Juan García del Muro Solans (Joan García del Muro; born 1961) is a Spanish philosopher, essayist and university professor. He is one of the most awarded essayists in the Catalan language. He is the author of over 10 books, including Ficcions còmplices ("Accomplice Fictions", 2004) and Good bye, veritat ("Good Bye, Truth", 2018).

He won the Joan Fuster Award for Essay in 2003 for his book Ficcions còmplices, an analysis of the current totalitarianisms that have arisen not from the fanaticism of those who believe too much, but from the nihilism of those who do not believe in anything. In García's opinion these are nothing but new ways of acting, nominally democratic but reproducing the old repressive schemes too faithfully. The essay pays special attention to those born after the September 11 attacks.

==Works==
- Ser y conocer, ("To Be, and to Know"). Barcelona, PPU (1994).
- Història de la Filosofia, ("History of Philosophy"). Lleida, Granica (1997).
- El pensament ferit, ("The Injured Thinking", Mancomunitat de la Ribera Alta Award for Essay, 1999. Alzira: Edicions Bromera, 2001.
- Totalitarisme postmodern ("Postmodern Totalitarianism"), Ernest Lluch Award for Culture and Human Rights, 2001)
- Ficcions Còmplices ("Accomplice Fictions"), Joan Fuster Award for Essay, 2003. Valencia, Edicions Tres i Quatre (2004).
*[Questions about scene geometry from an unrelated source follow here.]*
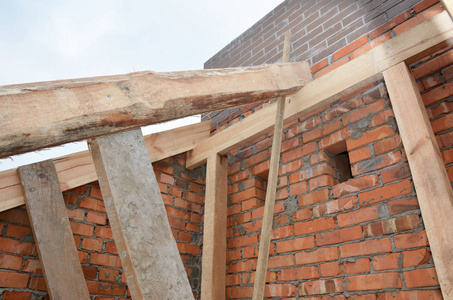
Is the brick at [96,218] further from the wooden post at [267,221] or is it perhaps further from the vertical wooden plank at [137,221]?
the vertical wooden plank at [137,221]

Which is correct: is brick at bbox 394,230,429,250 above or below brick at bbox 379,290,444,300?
above

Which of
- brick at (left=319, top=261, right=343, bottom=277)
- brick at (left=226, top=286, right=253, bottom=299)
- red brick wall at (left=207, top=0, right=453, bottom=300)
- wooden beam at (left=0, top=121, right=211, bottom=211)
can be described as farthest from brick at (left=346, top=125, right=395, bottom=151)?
wooden beam at (left=0, top=121, right=211, bottom=211)

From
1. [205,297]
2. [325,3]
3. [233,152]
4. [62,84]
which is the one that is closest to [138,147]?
[62,84]

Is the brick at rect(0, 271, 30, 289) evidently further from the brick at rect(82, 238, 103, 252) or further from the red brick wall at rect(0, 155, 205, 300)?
the brick at rect(82, 238, 103, 252)

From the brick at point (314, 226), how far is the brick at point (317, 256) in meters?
0.11

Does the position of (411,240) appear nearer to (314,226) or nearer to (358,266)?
(358,266)

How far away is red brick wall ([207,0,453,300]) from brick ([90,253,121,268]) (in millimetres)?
741

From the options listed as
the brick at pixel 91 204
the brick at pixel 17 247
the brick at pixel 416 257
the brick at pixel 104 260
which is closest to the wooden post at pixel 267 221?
the brick at pixel 416 257

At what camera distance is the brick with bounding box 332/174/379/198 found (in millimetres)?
1754

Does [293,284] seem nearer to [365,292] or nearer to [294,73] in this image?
[365,292]

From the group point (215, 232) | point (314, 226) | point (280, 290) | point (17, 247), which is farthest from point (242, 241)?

- El pensament creacionista en les tres religions monoteistes ("The Creationist Thinking in the Three Monotheistic Religions"). Barcelona, Edicions de la Universitat Ramon Llull (2004).
- Com ens enganyem. La ceguesa voluntària en les societats contemporànies ("How We Deveive Ourselves. Voluntary Blindness in Contemporary Societies") (VIII Mancomunitat de la Ribera Alta Award), Alzira: Bromera (2007).
- Menú del dia: carn de canó - Set estudis sobre metafísica del consumisme ("Menu of the Day: Fodder - Seven Studies on Metaphysics of Consumerism") Andorra's National Award for Assaig, Sant Miquel d'Engolasters. Lleida: Pagès Editors (2010).
- La generació easy o de l'educació en l'era del buit ("Generation "Easy", or Education in the Era of Emptiness") (Joan Profitós Award for Pedagogic Essay, 2003).
- Santo Tomás de Aquino ("Thomas Aquinas"). Barcelona, RBA (2016).
- Pensar el Totalitarisme ("Thinking about Totalitarianism"). Barcelona, MiniOps, Institut Obert de Catalunya. (2016).
- Soldats del no-res ("Soldier of Nothingness"), (Joan Fuster Award for Assay, 2016). Valencia. Edicions Tres i Quatre (2017).
- Good bye, veritat ("Good Bye, Truth"). Josep Vallverdú Award, 2017. Lérida, Pagès Editors (2018).
- Veritat, postveritat i "fake news" (2020) Pagès Editors, Lleida. (coauthor, with Carlos Miguel Ruiz Caballero and Francesc Torralba Roselló). ISBN 978-8413032016
- Els convidats de pedra, (2025) Eumo Editorial.